If you're doing inference on neural networks, each weight has to be read at least once per token. This means you're going to read at least the size of the entire model, per token, at least once during inference. If your model is 60GB, and you're reading it from the hard drive, then your bare minimum time of inference per token will be limited by your hard drive read throughput. Macbooks have ~4GB/s sequential read speed. Which means your inference time per token will be strictly more than 15 seconds. If your model is in RAM, then (according to Apple's advertising) your memory speed is 400GB/s, which is 100x your hard drive speed, and just the memory throughput will not be as much of a bottleneck here.

rahimnathwani · on April 15, 2023

Your answer applies equally to GPU and CPU, no?

The comment to which you replied was asking about the need for a GPU, not the need for a lot of RAM.

ratg13 · on April 15, 2023

There will be LLM specific chips coming to market soon which will be specialized to the task.

Tesla already has already been creating AI chips for their FSD features in their vehicles. Over the next years, everyone will be racing to be the first to put out LLM specific chips, with AI specific hardware devices following.

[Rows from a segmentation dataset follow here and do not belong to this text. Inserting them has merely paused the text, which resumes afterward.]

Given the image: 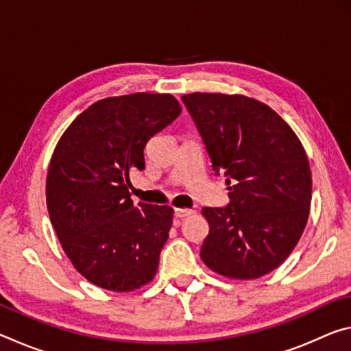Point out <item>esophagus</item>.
Wrapping results in <instances>:
<instances>
[{
	"label": "esophagus",
	"instance_id": "obj_1",
	"mask_svg": "<svg viewBox=\"0 0 351 351\" xmlns=\"http://www.w3.org/2000/svg\"><path fill=\"white\" fill-rule=\"evenodd\" d=\"M193 213V210H190V209H175V217L176 218H186V217H189V215H192Z\"/></svg>",
	"mask_w": 351,
	"mask_h": 351
}]
</instances>
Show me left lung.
Segmentation results:
<instances>
[{"label": "left lung", "mask_w": 351, "mask_h": 351, "mask_svg": "<svg viewBox=\"0 0 351 351\" xmlns=\"http://www.w3.org/2000/svg\"><path fill=\"white\" fill-rule=\"evenodd\" d=\"M215 173L224 171L226 207H203L209 235L201 258L229 278H258L293 252L308 221L311 170L283 119L241 94L182 96Z\"/></svg>", "instance_id": "obj_1"}]
</instances>
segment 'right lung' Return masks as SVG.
<instances>
[{"label": "right lung", "instance_id": "obj_1", "mask_svg": "<svg viewBox=\"0 0 351 351\" xmlns=\"http://www.w3.org/2000/svg\"><path fill=\"white\" fill-rule=\"evenodd\" d=\"M180 114L171 94L106 97L58 141L46 178L47 212L71 263L96 287L127 293L156 274L173 209L134 206L130 173L144 170L147 142Z\"/></svg>", "mask_w": 351, "mask_h": 351}]
</instances>
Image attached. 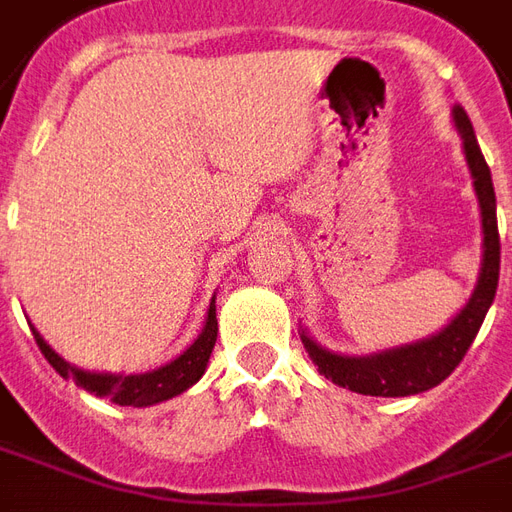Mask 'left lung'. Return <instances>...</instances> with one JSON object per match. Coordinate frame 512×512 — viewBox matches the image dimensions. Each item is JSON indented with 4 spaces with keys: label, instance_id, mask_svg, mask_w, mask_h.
Segmentation results:
<instances>
[{
    "label": "left lung",
    "instance_id": "1",
    "mask_svg": "<svg viewBox=\"0 0 512 512\" xmlns=\"http://www.w3.org/2000/svg\"><path fill=\"white\" fill-rule=\"evenodd\" d=\"M455 124L463 135L468 169L474 177L477 199L482 210V235H485V252H482V271L477 288L471 293L468 305L455 316L449 327H443L438 335L427 341L388 349L371 357H343L321 349L316 341H310L302 332L307 355L316 363L318 371L341 388H349L366 396H410V393L430 391L441 385L466 357L468 346L474 343L480 332L485 313L491 307L499 285V227H496V194H493L491 169L477 144L474 127L468 121L466 110L455 107Z\"/></svg>",
    "mask_w": 512,
    "mask_h": 512
}]
</instances>
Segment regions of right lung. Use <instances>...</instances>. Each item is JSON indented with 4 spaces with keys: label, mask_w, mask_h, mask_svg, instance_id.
Instances as JSON below:
<instances>
[{
    "label": "right lung",
    "mask_w": 512,
    "mask_h": 512,
    "mask_svg": "<svg viewBox=\"0 0 512 512\" xmlns=\"http://www.w3.org/2000/svg\"><path fill=\"white\" fill-rule=\"evenodd\" d=\"M32 335H35V343H38L41 355L49 360V366L55 368L63 380H77V385H82L85 391L105 396L113 405L146 407L166 402L171 396L188 391L205 374L207 360H210V352L216 346V335H219V321H216V299H213L210 310H207L205 330L177 360H171L169 366L149 371V374H130V377H121V374L119 377L116 374H91V371L74 368L63 357L55 355L38 332L32 330Z\"/></svg>",
    "instance_id": "1"
}]
</instances>
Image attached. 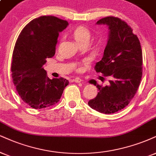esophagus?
<instances>
[{
	"label": "esophagus",
	"mask_w": 156,
	"mask_h": 156,
	"mask_svg": "<svg viewBox=\"0 0 156 156\" xmlns=\"http://www.w3.org/2000/svg\"><path fill=\"white\" fill-rule=\"evenodd\" d=\"M73 81H74V82H76V83H80V82H81L82 80L81 78L76 77V78H74V80H73Z\"/></svg>",
	"instance_id": "esophagus-1"
}]
</instances>
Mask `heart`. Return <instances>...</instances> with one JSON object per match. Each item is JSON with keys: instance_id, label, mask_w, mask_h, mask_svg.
<instances>
[{"instance_id": "b5f03b06", "label": "heart", "mask_w": 156, "mask_h": 156, "mask_svg": "<svg viewBox=\"0 0 156 156\" xmlns=\"http://www.w3.org/2000/svg\"><path fill=\"white\" fill-rule=\"evenodd\" d=\"M72 36L78 44L84 41H89L90 32L87 28L83 26L76 27L72 31Z\"/></svg>"}]
</instances>
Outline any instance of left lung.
<instances>
[{
    "label": "left lung",
    "instance_id": "left-lung-1",
    "mask_svg": "<svg viewBox=\"0 0 156 156\" xmlns=\"http://www.w3.org/2000/svg\"><path fill=\"white\" fill-rule=\"evenodd\" d=\"M96 24L107 25L109 34L103 58L96 63L95 69L109 76L110 80L105 86L90 80L98 93L88 105L97 111L110 114L122 110L137 93L143 76V53L137 36L124 21L107 16Z\"/></svg>",
    "mask_w": 156,
    "mask_h": 156
}]
</instances>
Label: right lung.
<instances>
[{"instance_id":"obj_1","label":"right lung","mask_w":156,"mask_h":156,"mask_svg":"<svg viewBox=\"0 0 156 156\" xmlns=\"http://www.w3.org/2000/svg\"><path fill=\"white\" fill-rule=\"evenodd\" d=\"M68 25L58 17L40 16L24 27L16 40L11 63L13 83L22 101L32 108L58 103L69 84L63 77L51 80L43 68L45 59L55 55L59 32Z\"/></svg>"}]
</instances>
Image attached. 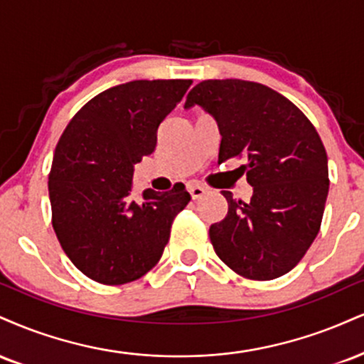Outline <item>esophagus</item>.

brucethemoose2 · on April 15, 2023

The next generation of Intel/AMD IGPs operating out of RAM should be quite usable.

dan_mctree · on April 16, 2023

What exactly is the ideal sort of hardware to be able to run and train large models? Do you basically just need a high end version of basically everything?

verdverm · on April 15, 2023

Check out LLAMA-CPP

cahoot_bird · on April 15, 2023

Looks like this was hacked together pretty quickly. This in CPU is exactly what needs optimized to run on more devices, if that's even possible..

I guess it will take hardware and software a while to catch up to compete with ChatGPT..

verdverm · on April 15, 2023

If you look at the news, yes it came together quickly, but it has also gotten a lot of performance upgrades which have made significant improvements.